THE PROBLEM:
Return the lines of the data below starting at the one holding "Kirsten Brouwer with" and ending at the one holding "Among_trees_Autumn_sunny_days_2_cop.jpg", word for word, leaving every picture out.

PROVIDED MATERIAL:
· · · ·
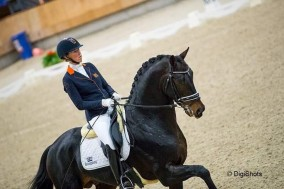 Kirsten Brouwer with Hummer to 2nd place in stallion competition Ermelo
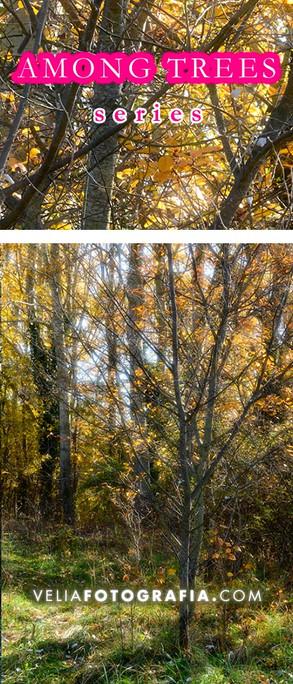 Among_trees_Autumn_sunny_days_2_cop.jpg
· · · ·
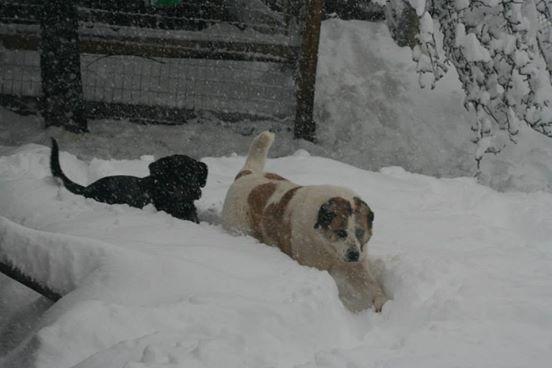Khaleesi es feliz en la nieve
· · · ·
RESPONSE FOR THIS EXERCISE:
 Kirsten Brouwer with Hummer to 2nd place in stallion competition Ermelo
 Among_trees_Autumn_sunny_days_2_cop.jpg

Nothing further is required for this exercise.